> Document passage:
The Department of Government Efficiency hasn’t come close to achieving the $1 trillion in cuts pledged at its launch last January, but it has identified billions of dollars in wasteful spending, reduced the bloated federal workforce, and spurred a nationwide effort to streamline and economize government agencies.
In Washington, DOGE continues its work. As of October, it claims to have slashed an estimated $214 billion in federal spending, which DOGE officials say has saved each taxpayer $1,329.
It’s now a scaled-down, decentralized effort to slash government waste.
President Trump and Elon Musk, the tech billionaire who headed DOGE for 134 days, will make no more Oval Office appearances. In fact, Mr. Trump hardly mentions DOGE.
Mr. Musk left his job in the administration in June and returned to the private sector, never getting close to the initial $2 trillion in federal spending he hoped to eliminate.
“I certainly think Elon Musk leaving Washington took a lot of the wind out of the sails for the DOGE movement,” said Dominik Lett, budget and entitlement policy analyst at the Cato Institute.
In a December interview, Mr. Musk, who departed DOGE amid intense backlash from the left and numerous court challenges, described his tenure to conservative influencer Katie Miller as “a little bit successful.” Under his leadership, he said, the department stopped $100 billion to $200 billion in “zombie payments” that lacked codes or any explanation for their purpose.
Quantifying all DOGE cuts is almost impossible.
Analysts on the right and the left have challenged Mr. Musk’s estimates. They say DOGE’s reductions are likely much smaller than $214 billion.
The department achieved some indisputable and significant successes in shrinking the size of government.
It single-handedly eliminated the office of the U.S. Agency for International Development, which had unfettered authority to distribute up to $50 billion annually in taxpayer money to programs in other countries.
DOGE also drove a reduction in the federal workforce.
Office of Personnel Management Director Scott Kupor said last month that 317,000 employees would leave the federal workforce by the end of 2025, offset by 68,000 new hires. That’s a net reduction of 249,000 workers.
Staff cuts were ordered across many government departments and agencies.
Layoffs targeted nearly half the Education Department staff amid a broader effort by the Trump administration and Education Secretary Linda McMahon to eliminate the department.

> What the task requires:
Pick up the article on the Department of Government Efficiency's spending and staff cuts right after its last sentence, and keep going in the same news style.

> Supplied material:
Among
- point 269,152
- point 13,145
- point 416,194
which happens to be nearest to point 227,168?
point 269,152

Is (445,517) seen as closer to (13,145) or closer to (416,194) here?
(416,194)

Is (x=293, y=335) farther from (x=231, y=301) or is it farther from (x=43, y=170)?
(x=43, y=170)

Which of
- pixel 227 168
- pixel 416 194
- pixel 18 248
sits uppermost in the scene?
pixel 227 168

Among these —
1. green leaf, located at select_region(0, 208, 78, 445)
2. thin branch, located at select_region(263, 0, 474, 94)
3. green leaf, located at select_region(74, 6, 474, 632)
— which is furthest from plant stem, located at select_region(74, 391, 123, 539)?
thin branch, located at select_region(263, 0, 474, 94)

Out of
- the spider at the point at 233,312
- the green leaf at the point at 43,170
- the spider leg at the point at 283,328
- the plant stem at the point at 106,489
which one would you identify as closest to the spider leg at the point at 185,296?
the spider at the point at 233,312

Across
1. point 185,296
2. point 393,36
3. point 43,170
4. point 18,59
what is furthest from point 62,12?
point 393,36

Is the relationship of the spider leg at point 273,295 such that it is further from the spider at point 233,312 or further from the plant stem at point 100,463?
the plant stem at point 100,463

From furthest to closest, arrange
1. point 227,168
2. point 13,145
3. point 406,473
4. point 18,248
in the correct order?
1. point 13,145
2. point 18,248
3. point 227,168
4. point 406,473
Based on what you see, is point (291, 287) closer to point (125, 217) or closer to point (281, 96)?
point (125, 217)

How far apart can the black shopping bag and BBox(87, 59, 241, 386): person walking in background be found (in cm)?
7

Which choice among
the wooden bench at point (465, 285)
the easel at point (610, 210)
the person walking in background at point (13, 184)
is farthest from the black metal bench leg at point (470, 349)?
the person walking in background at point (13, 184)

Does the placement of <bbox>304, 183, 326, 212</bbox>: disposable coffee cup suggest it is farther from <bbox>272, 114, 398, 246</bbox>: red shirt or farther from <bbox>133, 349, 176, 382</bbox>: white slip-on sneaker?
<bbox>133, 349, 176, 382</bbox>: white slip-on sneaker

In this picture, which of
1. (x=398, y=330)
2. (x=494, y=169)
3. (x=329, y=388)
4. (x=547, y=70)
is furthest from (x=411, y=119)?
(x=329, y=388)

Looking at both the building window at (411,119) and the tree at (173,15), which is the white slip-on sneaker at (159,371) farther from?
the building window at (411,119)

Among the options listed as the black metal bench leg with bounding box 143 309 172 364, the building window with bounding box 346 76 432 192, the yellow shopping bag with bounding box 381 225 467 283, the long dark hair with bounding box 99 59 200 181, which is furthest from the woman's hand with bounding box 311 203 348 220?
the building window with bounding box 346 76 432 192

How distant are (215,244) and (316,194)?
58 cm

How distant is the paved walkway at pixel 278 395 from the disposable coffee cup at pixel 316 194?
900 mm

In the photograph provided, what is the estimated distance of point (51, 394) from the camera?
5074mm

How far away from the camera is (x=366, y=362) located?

> Written answer:
The IRS has shed more than 26,000 employees and aims to reduce the agency’s workforce to fewer than 60,000 employees. That would be a significant decrease from the more than 100,000 IRS workers during the Biden administration.
Government DOGE workers continue to root out and stop spending deemed unnecessary or duplicative across the federal government, but with much less fanfare and, Mr. Lett said, a diminished impact.
“DOGE has taken a back seat in this government recently, and I think that’s disappointing,” Mr. Lett said. “A lot of hardworking people in this administration are still cutting unneeded and wasteful government contracts. That is absolutely worth celebrating. But I think most people can appreciate that DOGE is no longer the tip of the spear.”
DOGE announced on X in December that agencies had cut or reduced nearly 100 “wasteful” contracts that, if fully implemented, would have cost more than $5 billion. The money had been directed to “develop a comprehensive strategic narrative and management approach aimed at the Human Centered Transformation and Enhanced Partnerships” and a Pentagon consulting contract for “strategic transformation and enterprise project support.”
It slashed another $29 million by ending a Commerce Department consulting contract for “providing the necessary staff to perform Program Management, providing planning, analysis, and support in managing projects.”
In November, a Reuters story quoted Mr. Kupor saying DOGE “doesn’t exist,” but Mr. Kupor said his comments were taken out of context.
“DOGE may not have centralized leadership … but, the principles of DOGE remain alive and well: deregulation; eliminating fraud, waste and abuse; reshaping the federal workforce; making efficiency a first-class citizen; etc.,” he said.
The White House did not respond to an inquiry from The Washington Times.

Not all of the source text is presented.